BERITA

Gempa NTT M 7,7 Dipicu Sesar Aktif Utara Flores, Bukan Megathrust

SOROTMATA.ID – Aktivitas sesar aktif di bagian utara Pulau Flores disebut menjadi penyebab gempa bumi berkekuatan magnitudo 7,7 yang mengguncang Nusa Tenggara Timur (NTT), Sabtu (15/8/2026). BMKG menyebut sumber gempa tersebut berkaitan dengan sesar yang berada di kawasan utara Flores.

Kepala BMKG Stasiun Geofisika Kupang, Arief Tyastama, menjelaskan gempa tersebut bukan dipicu oleh aktivitas megathrust, melainkan berkaitan dengan sesar aktif di utara Pulau Flores. Aktivitas sesar serupa juga disebut pernah berkaitan dengan gempa besar pada 1992.

“Jadi memang ada sesar aktif yang di sepanjang utara Pulau Flores. Seperti juga pada tahun 1992. Jadi ini penyebabnya adalah sesar yang di utara Pulau Flores,” kata Arief.

Gempa NTT Berpusat di Nagekeo

Gempa utama terjadi pada Sabtu (15/8) pukul 05.58 WITA dengan kedalaman 15 kilometer. Pusat gempa berada sekitar 30 kilometer timur laut Mbay, Kabupaten Nagekeo, NTT.

Kedalaman yang relatif dangkal membuat guncangan dirasakan kuat di sejumlah wilayah. Getaran gempa tidak hanya dirasakan di Nagekeo, tetapi juga Sikka dan Manggarai Barat di NTT, Kota Bima dan Kabupaten Bima di Nusa Tenggara Barat, serta Jeneponto, Kepulauan Selayar, dan Maros di Sulawesi Selatan.

Sesar Aktif Pernah Berkaitan dengan Gempa 1992

Menurut penjelasan BMKG, keberadaan sesar aktif di utara Pulau Flores bukan fenomena baru.
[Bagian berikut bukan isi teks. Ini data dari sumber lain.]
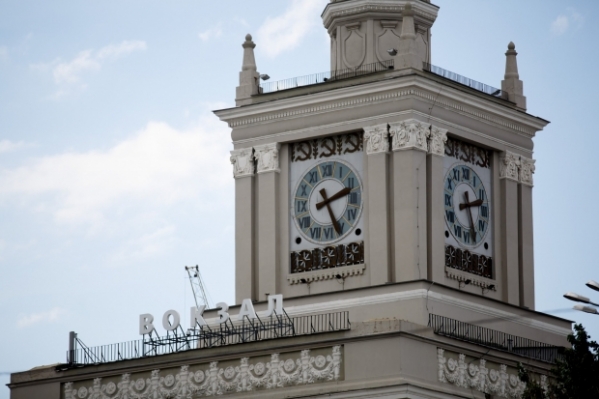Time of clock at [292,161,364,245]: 2:25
Kawasan tersebut juga pernah dikaitkan dengan aktivitas gempa pada 1992.

Karena itu, gempa M 7,7 kali ini menjadi pengingat bahwa aktivitas tektonik di wilayah Flores dapat menghasilkan guncangan kuat.

BMKG meminta masyarakat tidak hanya memperhatikan potensi gempa utama, tetapi juga mewaspadai gempa susulan yang masih terjadi setelah guncangan pertama.

341 Gempa  Susulan di NTT

Setelah gempa utama, aktivitas seismik masih berlangsung. Hingga Minggu (16/8) dini hari, tercatat 341 gempa susulan dengan magnitudo antara 3,7 hingga 6,2.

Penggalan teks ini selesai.